Friday, February 25, 2011

Reflections, Infections and Inflections

Cancer isn't an infection the way a virus is, although it feels the same. For so many ills and diseases the protocol for cure is well known, even though it can be a hard road. I remain impressed by the women we see each day at the cancer center, getting their blood draws, doctor visits, and then chemotherapy or radiation treatments. Their spirit and determination is admirable. I suspect part of what keeps them going is that they have a pretty good idea that the probability of success is quite high. Yes, they may have to live for 5 years not knowing if the cancer will reoccur. But given the treatments and the continuing medications (Tamoxifen) if you were in Vegas you'd bet on their success at becoming disease free.
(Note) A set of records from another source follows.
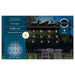 Kaemingk Christmas lighting Lumineo 12 LED Party Warm White Festoon Globes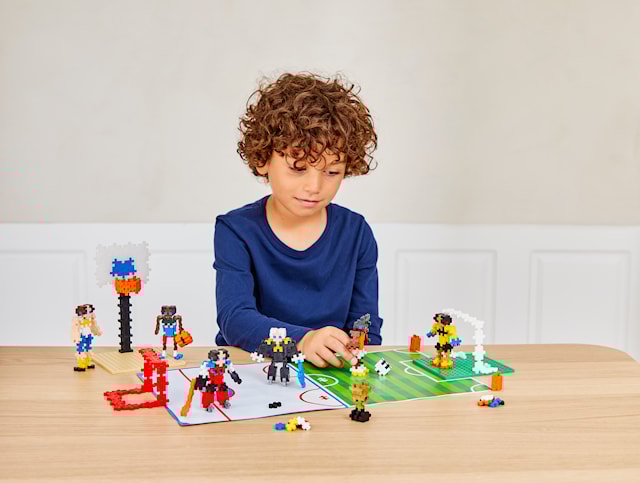 Produktbilde 4 for Learn to Build Sports Plus-Plus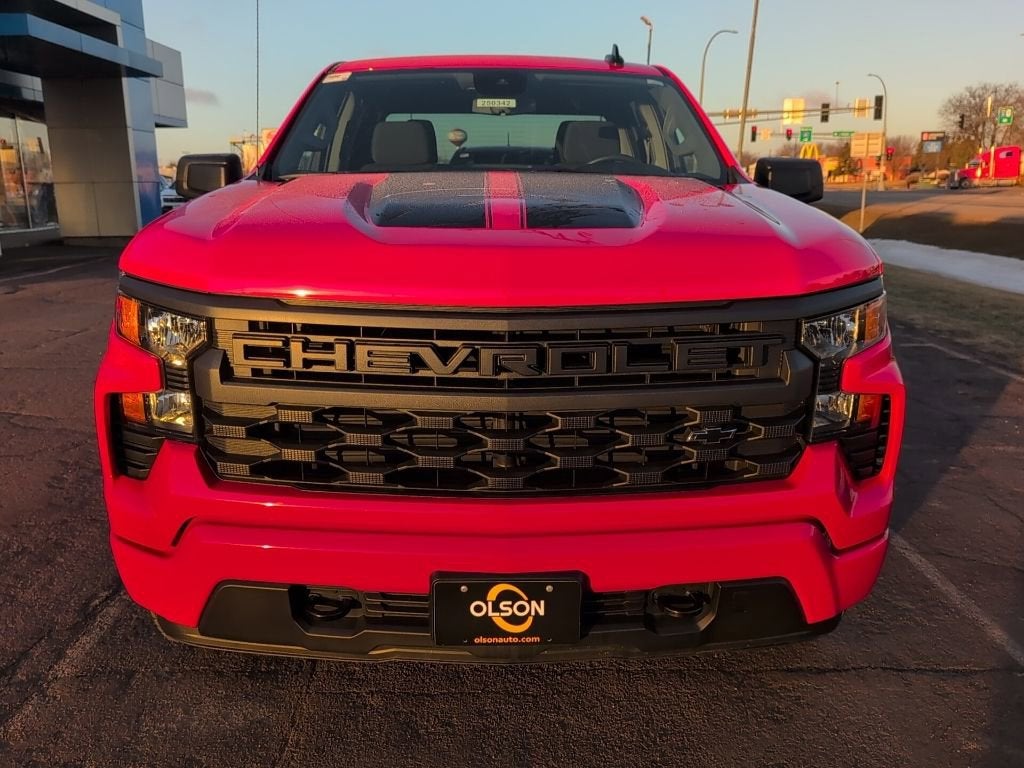 2025 Chevrolet Silverado 1500 Custom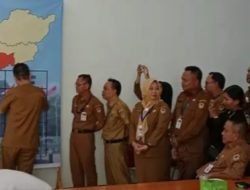 Pemkab Melawi Launching Aksi Perubahan Kinerja Organisasi Peserta Pelatihan Kepemimpinan Administrator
Our road is different, and more challenging. We are now heading down a road of possible treatments which are clinical trials. The work and research being done in this area is quite fascinating. So many bright minds trying to figure out how to unlock the various keys - how to get the right medication through the right pathway to the right spot - based on each person's unique DNA. So in some ways we have more options now than we thought - our next logical step would be (and still could be) the in-hospital treatment with Interleukin-2. But we are going to use the failure of the Ipilimumab as an inflection point - to go explore some of these promising options. 


Adoptive Cell Therapy is one of the most promising options, because it uses a combination of Interleukin 2 with a "special sauce". They remove a tumor or piece of a tumor to extract some natural t-killer cells from it. Then in a lab they see if they can harvest the cells. Usually they can, sometimes they can't. If they see they're growing, they continue to harvest, possibly for many weeks, until they have about 6 billion of them. Then there's a three week procedure where they give them back to you. This involves a week of chemotherapy, the infusion of your T cells, then a week of Interleukin 2. And then you wait, and hope that these t-cells are abundant enough, strong enough and smart enough to recognize the bad stuff and go to town on it.
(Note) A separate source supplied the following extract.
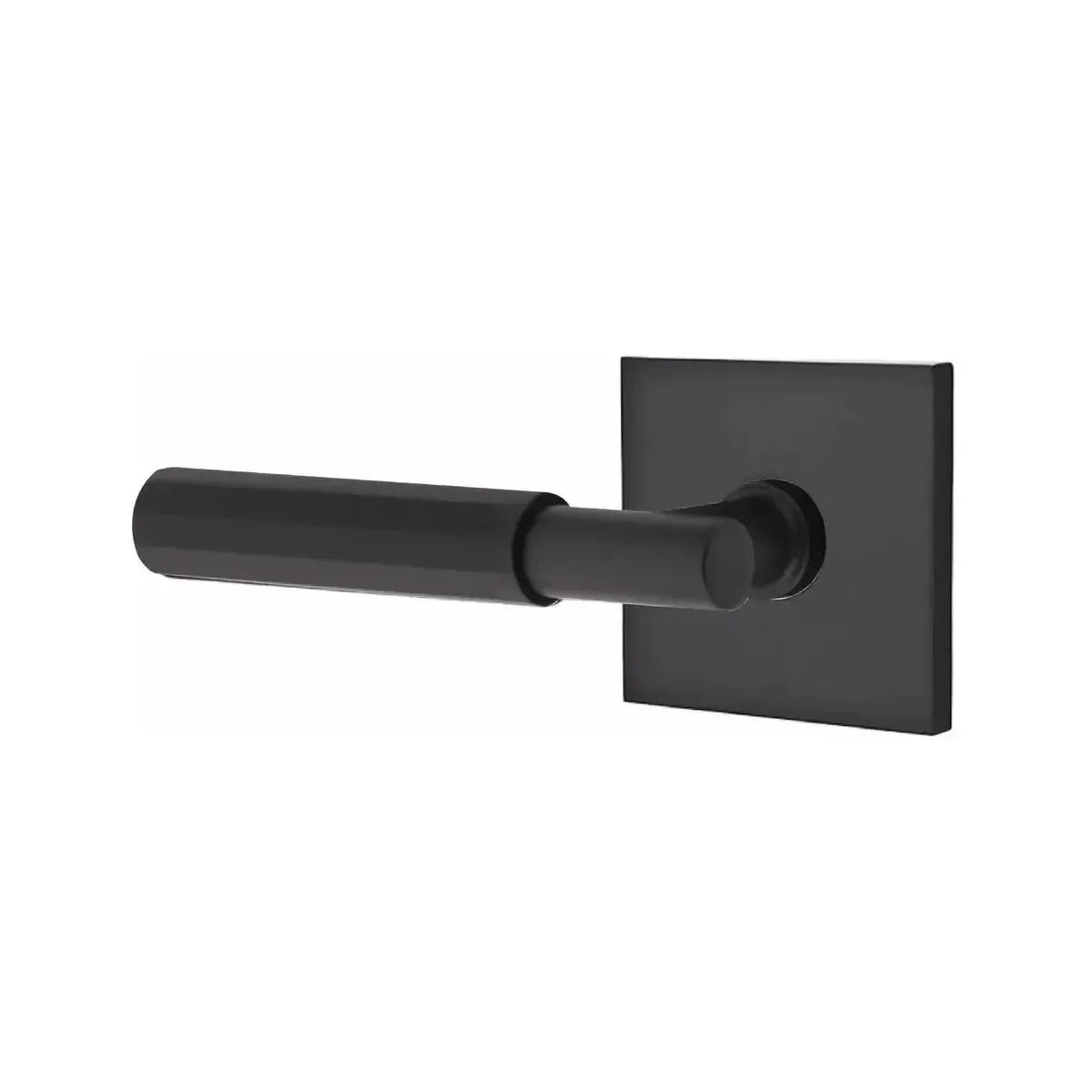 EmtekEmtek Select T-Bar Faceted Lever with Square Rosette in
The first step is to figure out if Meagan qualifies - based on her particular characteristics and mutations (we already know she qualifies for a similar trial here in Seattle). That will happen when we head to Bethesda for the initial exams, tests, and scans. It would be great if she does qualify. But then it means if we agree to do it, that the path is different. Logistics become more of a challenge. I'm sure they are quite supportive at their end, but still we have a lot on the home front. 


So it's a time for reflection on what to do, how to go about it, who to trust, and assessing the potential outcomes and impact. We will prevail. You pick a path and don't look back. You just hope you've got all the right data and perspectives before you make that choice. I'm confident that when we have the opportunity to choose we will be ready.